● Text:
Although it was hard to spend any time away from you all and the kids prior to deployment, I can't even begin to describe how grateful I am for the opportunity I was given.
Two months ago when I got the phone call that I was selected for the Joint En Route Care Course in Fort Rucker, AL with the United States Army School of Aviation Medicine I was floored. Only four individuals from the upcoming Navy deployment rotation were selected for this collateral duty....and I was one of them.
The course was to train medical providers to transport critically ill patients aboard helicopters...both to transfer between facilities in country or possibly from point of injury to the hospital. This is a joint venture between the Army (they run the rotary wing aviation gig in theater) and the other branches who provide medical care. It helped all of us (officers, enlisted, flight medics, nurses, and doctors) learn to communicate and work together in a way to best help those we are trying to save.
I learned more then I can ever put into writing...but many of the lessons had nothing to do with medicine and more to do with the things I'm about to face for the next year of my life. With new knowledge comes fear...but it allows me to better prepare mentally for the challenges ahead.
Enough of the scary stuff...onto the fun. First off I was able to meet my team...the three other people I'll be working alongside in this venture for the duration of the deployment...I may be biased but they are kinda awesome.
The boys look so serious...it's all a facade
Most importantly I was able to connect with another woman...a mom...a wife...someone who understands exactly what I'm going through right this moment and who will be going through it alongside me the entire time. Meeting Christine is probably one of the biggest reasons I was supposed to be there (pretty sure she'll kill me for saying that...OMH Chris).
I think I spent nearly every day in Alabama pinching myself for the opportunity I had been given...from water survival training...to old fashioned survival training...to a ride in a CH-47 Chinook (and placing IV's while flying)...every day was an adventure. I learned so much about aviation physiology (topped off with some personal time in the hypobaric chamber...I can last 2:38 sec at 25,000 ft without supplemental oxygen before I feel like death). I learned more about the difference between hospital medicine and battlefield medicine...it's going to be some undoing of hospital habits and the type A ICU personality I've developed in order to thrive in the fast paced environment I'm about to live in. But most importantly I gained a huge respect for every other service man and woman who is part of a MEDEVAC team.

● Material provided:
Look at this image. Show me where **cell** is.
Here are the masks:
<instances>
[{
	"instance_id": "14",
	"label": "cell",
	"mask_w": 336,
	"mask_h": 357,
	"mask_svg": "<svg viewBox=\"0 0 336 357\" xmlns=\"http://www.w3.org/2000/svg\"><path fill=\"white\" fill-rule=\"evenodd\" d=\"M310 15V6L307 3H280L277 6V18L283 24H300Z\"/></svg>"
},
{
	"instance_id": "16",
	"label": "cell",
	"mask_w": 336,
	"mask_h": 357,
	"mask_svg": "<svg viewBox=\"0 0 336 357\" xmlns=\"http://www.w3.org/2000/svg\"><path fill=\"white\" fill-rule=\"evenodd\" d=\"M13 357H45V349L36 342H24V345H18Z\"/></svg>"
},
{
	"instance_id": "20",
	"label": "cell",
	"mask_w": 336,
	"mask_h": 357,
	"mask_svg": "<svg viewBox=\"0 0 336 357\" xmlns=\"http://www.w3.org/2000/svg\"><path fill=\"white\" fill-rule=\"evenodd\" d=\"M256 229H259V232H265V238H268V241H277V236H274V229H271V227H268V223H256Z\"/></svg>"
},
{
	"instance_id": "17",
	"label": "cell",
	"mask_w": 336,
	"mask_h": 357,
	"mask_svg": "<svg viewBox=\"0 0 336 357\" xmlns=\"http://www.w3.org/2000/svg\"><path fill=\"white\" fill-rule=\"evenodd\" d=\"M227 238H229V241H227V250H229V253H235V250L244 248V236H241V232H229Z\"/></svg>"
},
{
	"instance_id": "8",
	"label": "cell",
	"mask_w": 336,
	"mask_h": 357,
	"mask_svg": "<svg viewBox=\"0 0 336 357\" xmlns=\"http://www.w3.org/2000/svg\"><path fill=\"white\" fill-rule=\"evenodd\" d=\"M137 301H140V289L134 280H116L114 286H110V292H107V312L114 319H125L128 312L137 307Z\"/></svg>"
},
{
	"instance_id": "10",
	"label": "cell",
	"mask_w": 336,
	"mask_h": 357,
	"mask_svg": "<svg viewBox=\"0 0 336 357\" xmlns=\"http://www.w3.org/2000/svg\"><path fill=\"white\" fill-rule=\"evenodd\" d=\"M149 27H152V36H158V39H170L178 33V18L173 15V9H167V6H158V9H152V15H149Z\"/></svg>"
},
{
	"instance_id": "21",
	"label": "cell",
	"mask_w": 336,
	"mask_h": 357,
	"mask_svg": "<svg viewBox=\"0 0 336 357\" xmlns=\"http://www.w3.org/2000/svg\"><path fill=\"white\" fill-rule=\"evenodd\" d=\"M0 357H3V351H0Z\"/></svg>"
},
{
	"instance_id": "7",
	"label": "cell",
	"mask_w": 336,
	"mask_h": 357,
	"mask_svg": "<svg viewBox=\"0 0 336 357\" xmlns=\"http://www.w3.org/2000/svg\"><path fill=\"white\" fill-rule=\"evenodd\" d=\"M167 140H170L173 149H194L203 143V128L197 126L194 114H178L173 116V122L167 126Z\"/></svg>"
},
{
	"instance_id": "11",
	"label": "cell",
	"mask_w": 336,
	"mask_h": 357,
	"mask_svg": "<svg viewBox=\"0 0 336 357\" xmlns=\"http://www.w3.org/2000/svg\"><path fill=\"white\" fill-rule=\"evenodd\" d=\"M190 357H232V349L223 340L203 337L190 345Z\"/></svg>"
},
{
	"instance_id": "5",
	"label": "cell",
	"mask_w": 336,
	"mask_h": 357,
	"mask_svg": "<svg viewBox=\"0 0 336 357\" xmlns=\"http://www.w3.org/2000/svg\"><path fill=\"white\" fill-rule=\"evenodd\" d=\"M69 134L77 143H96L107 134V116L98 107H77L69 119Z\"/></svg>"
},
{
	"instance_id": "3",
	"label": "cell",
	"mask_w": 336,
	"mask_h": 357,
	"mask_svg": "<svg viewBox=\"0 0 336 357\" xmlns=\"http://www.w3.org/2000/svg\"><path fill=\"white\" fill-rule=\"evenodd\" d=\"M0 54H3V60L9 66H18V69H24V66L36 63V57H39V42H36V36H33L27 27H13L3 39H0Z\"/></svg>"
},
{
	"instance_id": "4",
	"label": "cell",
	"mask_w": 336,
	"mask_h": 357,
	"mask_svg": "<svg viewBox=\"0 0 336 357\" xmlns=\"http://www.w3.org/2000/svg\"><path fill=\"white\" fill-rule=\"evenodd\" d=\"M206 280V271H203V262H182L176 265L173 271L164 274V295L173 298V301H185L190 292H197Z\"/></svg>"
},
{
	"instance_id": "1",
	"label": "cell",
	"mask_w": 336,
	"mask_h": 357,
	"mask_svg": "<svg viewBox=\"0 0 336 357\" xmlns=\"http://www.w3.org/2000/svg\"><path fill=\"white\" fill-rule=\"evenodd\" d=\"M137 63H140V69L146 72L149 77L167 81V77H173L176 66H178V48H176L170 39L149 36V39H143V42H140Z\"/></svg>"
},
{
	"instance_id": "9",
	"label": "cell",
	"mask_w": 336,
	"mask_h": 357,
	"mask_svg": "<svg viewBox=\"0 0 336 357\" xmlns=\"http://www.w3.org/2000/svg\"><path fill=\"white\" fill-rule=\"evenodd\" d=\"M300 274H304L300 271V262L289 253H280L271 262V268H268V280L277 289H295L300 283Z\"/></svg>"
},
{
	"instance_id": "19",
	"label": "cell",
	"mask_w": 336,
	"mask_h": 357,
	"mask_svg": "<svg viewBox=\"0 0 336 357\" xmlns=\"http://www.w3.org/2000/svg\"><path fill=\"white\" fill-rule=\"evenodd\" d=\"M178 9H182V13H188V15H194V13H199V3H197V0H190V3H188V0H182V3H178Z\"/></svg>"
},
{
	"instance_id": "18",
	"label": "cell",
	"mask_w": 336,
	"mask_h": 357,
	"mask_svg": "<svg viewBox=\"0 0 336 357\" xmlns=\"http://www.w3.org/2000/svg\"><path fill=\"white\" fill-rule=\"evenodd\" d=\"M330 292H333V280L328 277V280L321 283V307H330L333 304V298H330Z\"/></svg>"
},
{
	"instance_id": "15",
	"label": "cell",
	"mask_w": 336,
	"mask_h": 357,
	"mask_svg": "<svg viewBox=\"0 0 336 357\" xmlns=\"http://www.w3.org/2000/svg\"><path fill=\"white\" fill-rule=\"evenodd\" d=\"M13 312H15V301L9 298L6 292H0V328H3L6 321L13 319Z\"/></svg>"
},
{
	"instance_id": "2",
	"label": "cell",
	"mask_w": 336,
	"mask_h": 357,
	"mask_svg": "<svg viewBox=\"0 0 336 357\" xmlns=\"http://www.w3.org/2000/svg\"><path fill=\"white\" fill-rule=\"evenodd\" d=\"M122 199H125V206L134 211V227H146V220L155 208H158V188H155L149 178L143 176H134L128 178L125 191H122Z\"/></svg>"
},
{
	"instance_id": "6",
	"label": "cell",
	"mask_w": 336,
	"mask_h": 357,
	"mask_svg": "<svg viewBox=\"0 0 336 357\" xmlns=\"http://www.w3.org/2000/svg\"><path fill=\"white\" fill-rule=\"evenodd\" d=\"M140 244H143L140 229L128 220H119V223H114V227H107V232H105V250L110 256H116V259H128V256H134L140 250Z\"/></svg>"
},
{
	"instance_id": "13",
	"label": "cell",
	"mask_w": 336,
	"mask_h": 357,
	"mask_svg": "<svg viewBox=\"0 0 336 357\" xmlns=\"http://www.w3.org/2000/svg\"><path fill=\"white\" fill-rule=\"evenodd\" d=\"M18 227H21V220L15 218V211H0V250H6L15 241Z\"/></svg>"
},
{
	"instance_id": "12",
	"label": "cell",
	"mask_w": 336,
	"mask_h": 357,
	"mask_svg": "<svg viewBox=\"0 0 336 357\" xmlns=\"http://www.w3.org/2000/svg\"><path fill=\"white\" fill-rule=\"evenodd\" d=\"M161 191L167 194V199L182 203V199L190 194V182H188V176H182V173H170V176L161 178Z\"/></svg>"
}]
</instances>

● Instructions:
[1] Answer these questions using the blog post:
(a) Where was the Joint En Route Care Course held?
(b) How many individuals from the upcoming Navy deployment rotation were selected for the course?
(c) In what aircraft did the writer take a ride during training?
[2] Update the blog post from "Two months ago" to "one of them.", replacing "Two months" with "Three months".
The rows above come from a source separate from the blog post.

● Task-by-task solutions:
[1]
(a) Fort Rucker, AL
(b) Four
(c) A CH-47 Chinook

[2]
Three months ago when I got the phone call that I was selected for the Joint En Route Care Course in Fort Rucker, AL with the United States Army School of Aviation Medicine I was floored. Only four individuals from the upcoming Navy deployment rotation were selected for this collateral duty....and I was one of them.